**ACTIVITY:** Exact copies of all the entries are needed.

**RECORDS FOR THE TASK:**
BEGIN
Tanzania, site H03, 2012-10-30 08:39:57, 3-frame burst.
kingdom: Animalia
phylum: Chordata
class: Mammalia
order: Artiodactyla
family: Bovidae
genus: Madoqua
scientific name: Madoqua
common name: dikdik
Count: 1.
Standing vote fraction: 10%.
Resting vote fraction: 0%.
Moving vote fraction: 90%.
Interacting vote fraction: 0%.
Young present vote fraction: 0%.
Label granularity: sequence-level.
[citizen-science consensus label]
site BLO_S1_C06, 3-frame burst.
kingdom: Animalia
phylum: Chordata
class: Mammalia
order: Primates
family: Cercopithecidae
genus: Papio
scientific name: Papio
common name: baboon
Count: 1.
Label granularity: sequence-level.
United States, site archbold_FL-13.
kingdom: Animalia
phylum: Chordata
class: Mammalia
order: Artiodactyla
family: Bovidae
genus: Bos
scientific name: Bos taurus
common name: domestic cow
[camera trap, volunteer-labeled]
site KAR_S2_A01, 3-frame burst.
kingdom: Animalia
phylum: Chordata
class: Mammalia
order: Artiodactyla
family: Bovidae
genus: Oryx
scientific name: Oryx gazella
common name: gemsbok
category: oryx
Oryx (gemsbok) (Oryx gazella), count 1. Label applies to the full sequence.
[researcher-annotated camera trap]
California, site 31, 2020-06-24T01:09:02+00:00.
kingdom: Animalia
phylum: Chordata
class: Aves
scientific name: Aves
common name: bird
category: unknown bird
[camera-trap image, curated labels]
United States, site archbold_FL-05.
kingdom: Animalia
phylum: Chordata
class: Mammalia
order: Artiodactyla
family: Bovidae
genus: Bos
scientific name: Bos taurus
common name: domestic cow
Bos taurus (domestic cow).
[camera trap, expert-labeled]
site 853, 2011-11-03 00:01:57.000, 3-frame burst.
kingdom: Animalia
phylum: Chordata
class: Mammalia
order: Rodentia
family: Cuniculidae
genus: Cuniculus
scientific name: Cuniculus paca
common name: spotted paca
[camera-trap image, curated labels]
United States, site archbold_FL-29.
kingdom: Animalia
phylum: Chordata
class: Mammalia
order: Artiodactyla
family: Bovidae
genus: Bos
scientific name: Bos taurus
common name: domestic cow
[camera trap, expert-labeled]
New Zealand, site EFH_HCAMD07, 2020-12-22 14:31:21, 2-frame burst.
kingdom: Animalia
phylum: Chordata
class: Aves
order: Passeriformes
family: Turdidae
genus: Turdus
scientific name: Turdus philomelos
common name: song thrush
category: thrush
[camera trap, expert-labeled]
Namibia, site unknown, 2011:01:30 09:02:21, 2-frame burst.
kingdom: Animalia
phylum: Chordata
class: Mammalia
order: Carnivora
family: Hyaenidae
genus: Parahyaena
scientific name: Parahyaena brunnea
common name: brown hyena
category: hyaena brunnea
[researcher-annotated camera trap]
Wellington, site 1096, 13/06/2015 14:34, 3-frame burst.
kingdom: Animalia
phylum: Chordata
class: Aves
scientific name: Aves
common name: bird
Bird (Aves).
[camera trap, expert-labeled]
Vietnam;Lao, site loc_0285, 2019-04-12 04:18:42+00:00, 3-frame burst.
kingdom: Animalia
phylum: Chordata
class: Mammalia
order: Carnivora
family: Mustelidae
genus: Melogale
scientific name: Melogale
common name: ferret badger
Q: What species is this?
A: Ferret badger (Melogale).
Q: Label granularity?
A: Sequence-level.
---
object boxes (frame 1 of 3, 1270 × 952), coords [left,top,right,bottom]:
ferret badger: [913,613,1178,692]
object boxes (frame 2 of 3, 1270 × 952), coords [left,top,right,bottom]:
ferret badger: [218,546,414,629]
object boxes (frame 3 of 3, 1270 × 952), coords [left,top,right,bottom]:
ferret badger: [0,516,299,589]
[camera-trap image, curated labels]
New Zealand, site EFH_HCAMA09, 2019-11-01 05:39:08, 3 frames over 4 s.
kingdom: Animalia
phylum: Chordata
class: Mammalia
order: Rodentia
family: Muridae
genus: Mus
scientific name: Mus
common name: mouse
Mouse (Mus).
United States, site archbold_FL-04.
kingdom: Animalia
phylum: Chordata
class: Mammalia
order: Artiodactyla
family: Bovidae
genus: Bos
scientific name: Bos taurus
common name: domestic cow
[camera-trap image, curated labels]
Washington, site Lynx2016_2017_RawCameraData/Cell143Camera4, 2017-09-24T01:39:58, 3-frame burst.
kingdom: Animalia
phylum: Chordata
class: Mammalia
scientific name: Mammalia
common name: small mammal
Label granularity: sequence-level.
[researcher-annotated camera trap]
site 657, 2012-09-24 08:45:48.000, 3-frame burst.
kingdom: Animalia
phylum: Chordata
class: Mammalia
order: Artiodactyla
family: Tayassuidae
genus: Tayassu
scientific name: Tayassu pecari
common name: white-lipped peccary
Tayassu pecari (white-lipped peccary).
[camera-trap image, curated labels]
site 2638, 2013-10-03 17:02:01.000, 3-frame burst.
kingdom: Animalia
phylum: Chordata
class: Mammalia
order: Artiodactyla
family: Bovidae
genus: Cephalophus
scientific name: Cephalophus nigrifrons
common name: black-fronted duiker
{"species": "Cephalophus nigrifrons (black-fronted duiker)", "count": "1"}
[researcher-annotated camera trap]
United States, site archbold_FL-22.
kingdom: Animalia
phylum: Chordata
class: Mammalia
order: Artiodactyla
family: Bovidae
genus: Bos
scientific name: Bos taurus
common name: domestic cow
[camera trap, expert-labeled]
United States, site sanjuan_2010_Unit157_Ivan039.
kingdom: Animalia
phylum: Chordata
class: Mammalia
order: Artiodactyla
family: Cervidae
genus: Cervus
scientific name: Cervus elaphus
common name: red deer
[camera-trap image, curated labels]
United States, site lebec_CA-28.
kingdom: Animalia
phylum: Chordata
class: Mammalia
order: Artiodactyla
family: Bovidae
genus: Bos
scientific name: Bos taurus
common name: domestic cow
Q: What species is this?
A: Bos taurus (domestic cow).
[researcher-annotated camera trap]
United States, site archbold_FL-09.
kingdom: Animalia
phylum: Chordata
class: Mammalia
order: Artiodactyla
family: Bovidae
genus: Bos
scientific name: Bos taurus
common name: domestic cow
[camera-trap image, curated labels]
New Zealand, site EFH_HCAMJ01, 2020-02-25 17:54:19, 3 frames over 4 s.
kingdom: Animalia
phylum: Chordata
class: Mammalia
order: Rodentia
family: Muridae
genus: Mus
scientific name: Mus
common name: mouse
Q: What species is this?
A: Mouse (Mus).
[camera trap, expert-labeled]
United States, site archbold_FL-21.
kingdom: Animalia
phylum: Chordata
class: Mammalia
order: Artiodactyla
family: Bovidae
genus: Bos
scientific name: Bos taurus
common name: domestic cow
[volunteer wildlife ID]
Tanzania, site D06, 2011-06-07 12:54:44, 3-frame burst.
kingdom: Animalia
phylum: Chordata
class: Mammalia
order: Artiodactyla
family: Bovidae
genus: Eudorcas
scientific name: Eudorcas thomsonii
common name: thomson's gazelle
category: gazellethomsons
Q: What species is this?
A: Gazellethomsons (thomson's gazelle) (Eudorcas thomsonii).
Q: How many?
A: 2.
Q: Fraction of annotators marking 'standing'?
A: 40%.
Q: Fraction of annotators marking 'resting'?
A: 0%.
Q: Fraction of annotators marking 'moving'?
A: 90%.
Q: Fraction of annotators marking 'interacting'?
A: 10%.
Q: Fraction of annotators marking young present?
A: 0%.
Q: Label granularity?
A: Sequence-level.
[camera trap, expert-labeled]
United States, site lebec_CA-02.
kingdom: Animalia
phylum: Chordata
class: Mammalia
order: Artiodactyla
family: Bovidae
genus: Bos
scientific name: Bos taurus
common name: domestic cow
END
**TASK ANSWER:**
Tanzania, site H03, 2012-10-30 08:39:57, 3-frame burst.
kingdom: Animalia
phylum: Chordata
class: Mammalia
order: Artiodactyla
family: Bovidae
genus: Madoqua
scientific name: Madoqua
common name: dikdik
Count: 1.
Standing vote fraction: 10%.
Resting vote fraction: 0%.
Moving vote fraction: 90%.
Interacting vote fraction: 0%.
Young present vote fraction: 0%.
Label granularity: sequence-level.
[citizen-science consensus label]
site BLO_S1_C06, 3-frame burst.
kingdom: Animalia
phylum: Chordata
class: Mammalia
order: Primates
family: Cercopithecidae
genus: Papio
scientific name: Papio
common name: baboon
Count: 1.
Label granularity: sequence-level.
United States, site archbold_FL-13.
kingdom: Animalia
phylum: Chordata
class: Mammalia
order: Artiodactyla
family: Bovidae
genus: Bos
scientific name: Bos taurus
common name: domestic cow
[camera trap, volunteer-labeled]
site KAR_S2_A01, 3-frame burst.
kingdom: Animalia
phylum: Chordata
class: Mammalia
order: Artiodactyla
family: Bovidae
genus: Oryx
scientific name: Oryx gazella
common name: gemsbok
category: oryx
Oryx (gemsbok) (Oryx gazella), count 1. Label applies to the full sequence.
[researcher-annotated camera trap]
California, site 31, 2020-06-24T01:09:02+00:00.
kingdom: Animalia
phylum: Chordata
class: Aves
scientific name: Aves
common name: bird
category: unknown bird
[camera-trap image, curated labels]
United States, site archbold_FL-05.
kingdom: Animalia
phylum: Chordata
class: Mammalia
order: Artiodactyla
family: Bovidae
genus: Bos
scientific name: Bos taurus
common name: domestic cow
Bos taurus (domestic cow).
[camera trap, expert-labeled]
site 853, 2011-11-03 00:01:57.000, 3-frame burst.
kingdom: Animalia
phylum: Chordata
class: Mammalia
order: Rodentia
family: Cuniculidae
genus: Cuniculus
scientific name: Cuniculus paca
common name: spotted paca
[camera-trap image, curated labels]
United States, site archbold_FL-29.
kingdom: Animalia
phylum: Chordata
class: Mammalia
order: Artiodactyla
family: Bovidae
genus: Bos
scientific name: Bos taurus
common name: domestic cow
[camera trap, expert-labeled]
New Zealand, site EFH_HCAMD07, 2020-12-22 14:31:21, 2-frame burst.
kingdom: Animalia
phylum: Chordata
class: Aves
order: Passeriformes
family: Turdidae
genus: Turdus
scientific name: Turdus philomelos
common name: song thrush
category: thrush
[camera trap, expert-labeled]
Namibia, site unknown, 2011:01:30 09:02:21, 2-frame burst.
kingdom: Animalia
phylum: Chordata
class: Mammalia
order: Carnivora
family: Hyaenidae
genus: Parahyaena
scientific name: Parahyaena brunnea
common name: brown hyena
category: hyaena brunnea
[researcher-annotated camera trap]
Wellington, site 1096, 13/06/2015 14:34, 3-frame burst.
kingdom: Animalia
phylum: Chordata
class: Aves
scientific name: Aves
common name: bird
Bird (Aves).
[camera trap, expert-labeled]
Vietnam;Lao, site loc_0285, 2019-04-12 04:18:42+00:00, 3-frame burst.
kingdom: Animalia
phylum: Chordata
class: Mammalia
order: Carnivora
family: Mustelidae
genus: Melogale
scientific name: Melogale
common name: ferret badger
Q: What species is this?
A: Ferret badger (Melogale).
Q: Label granularity?
A: Sequence-level.
---
object boxes (frame 1 of 3, 1270 × 952), coords [left,top,right,bottom]:
ferret badger: [913,613,1178,692]
object boxes (frame 2 of 3, 1270 × 952), coords [left,top,right,bottom]:
ferret badger: [218,546,414,629]
object boxes (frame 3 of 3, 1270 × 952), coords [left,top,right,bottom]:
ferret badger: [0,516,299,589]
[camera-trap image, curated labels]
New Zealand, site EFH_HCAMA09, 2019-11-01 05:39:08, 3 frames over 4 s.
kingdom: Animalia
phylum: Chordata
class: Mammalia
order: Rodentia
family: Muridae
genus: Mus
scientific name: Mus
common name: mouse
Mouse (Mus).
United States, site archbold_FL-04.
kingdom: Animalia
phylum: Chordata
class: Mammalia
order: Artiodactyla
family: Bovidae
genus: Bos
scientific name: Bos taurus
common name: domestic cow
[camera-trap image, curated labels]
Washington, site Lynx2016_2017_RawCameraData/Cell143Camera4, 2017-09-24T01:39:58, 3-frame burst.
kingdom: Animalia
phylum: Chordata
class: Mammalia
scientific name: Mammalia
common name: small mammal
Label granularity: sequence-level.
[researcher-annotated camera trap]
site 657, 2012-09-24 08:45:48.000, 3-frame burst.
kingdom: Animalia
phylum: Chordata
class: Mammalia
order: Artiodactyla
family: Tayassuidae
genus: Tayassu
scientific name: Tayassu pecari
common name: white-lipped peccary
Tayassu pecari (white-lipped peccary).
[camera-trap image, curated labels]
site 2638, 2013-10-03 17:02:01.000, 3-frame burst.
kingdom: Animalia
phylum: Chordata
class: Mammalia
order: Artiodactyla
family: Bovidae
genus: Cephalophus
scientific name: Cephalophus nigrifrons
common name: black-fronted duiker
{"species": "Cephalophus nigrifrons (black-fronted duiker)", "count": "1"}
[researcher-annotated camera trap]
United States, site archbold_FL-22.
kingdom: Animalia
phylum: Chordata
class: Mammalia
order: Artiodactyla
family: Bovidae
genus: Bos
scientific name: Bos taurus
common name: domestic cow
[camera trap, expert-labeled]
United States, site sanjuan_2010_Unit157_Ivan039.
kingdom: Animalia
phylum: Chordata
class: Mammalia
order: Artiodactyla
family: Cervidae
genus: Cervus
scientific name: Cervus elaphus
common name: red deer
[camera-trap image, curated labels]
United States, site lebec_CA-28.
kingdom: Animalia
phylum: Chordata
class: Mammalia
order: Artiodactyla
family: Bovidae
genus: Bos
scientific name: Bos taurus
common name: domestic cow
Q: What species is this?
A: Bos taurus (domestic cow).
[researcher-annotated camera trap]
United States, site archbold_FL-09.
kingdom: Animalia
phylum: Chordata
class: Mammalia
order: Artiodactyla
family: Bovidae
genus: Bos
scientific name: Bos taurus
common name: domestic cow
[camera-trap image, curated labels]
New Zealand, site EFH_HCAMJ01, 2020-02-25 17:54:19, 3 frames over 4 s.
kingdom: Animalia
phylum: Chordata
class: Mammalia
order: Rodentia
family: Muridae
genus: Mus
scientific name: Mus
common name: mouse
Q: What species is this?
A: Mouse (Mus).
[camera trap, expert-labeled]
United States, site archbold_FL-21.
kingdom: Animalia
phylum: Chordata
class: Mammalia
order: Artiodactyla
family: Bovidae
genus: Bos
scientific name: Bos taurus
common name: domestic cow
[volunteer wildlife ID]
Tanzania, site D06, 2011-06-07 12:54:44, 3-frame burst.
kingdom: Animalia
phylum: Chordata
class: Mammalia
order: Artiodactyla
family: Bovidae
genus: Eudorcas
scientific name: Eudorcas thomsonii
common name: thomson's gazelle
category: gazellethomsons
Q: What species is this?
A: Gazellethomsons (thomson's gazelle) (Eudorcas thomsonii).
Q: How many?
A: 2.
Q: Fraction of annotators marking 'standing'?
A: 40%.
Q: Fraction of annotators marking 'resting'?
A: 0%.
Q: Fraction of annotators marking 'moving'?
A: 90%.
Q: Fraction of annotators marking 'interacting'?
A: 10%.
Q: Fraction of annotators marking young present?
A: 0%.
Q: Label granularity?
A: Sequence-level.
[camera trap, expert-labeled]
United States, site lebec_CA-02.
kingdom: Animalia
phylum: Chordata
class: Mammalia
order: Artiodactyla
family: Bovidae
genus: Bos
scientific name: Bos taurus
common name: domestic cow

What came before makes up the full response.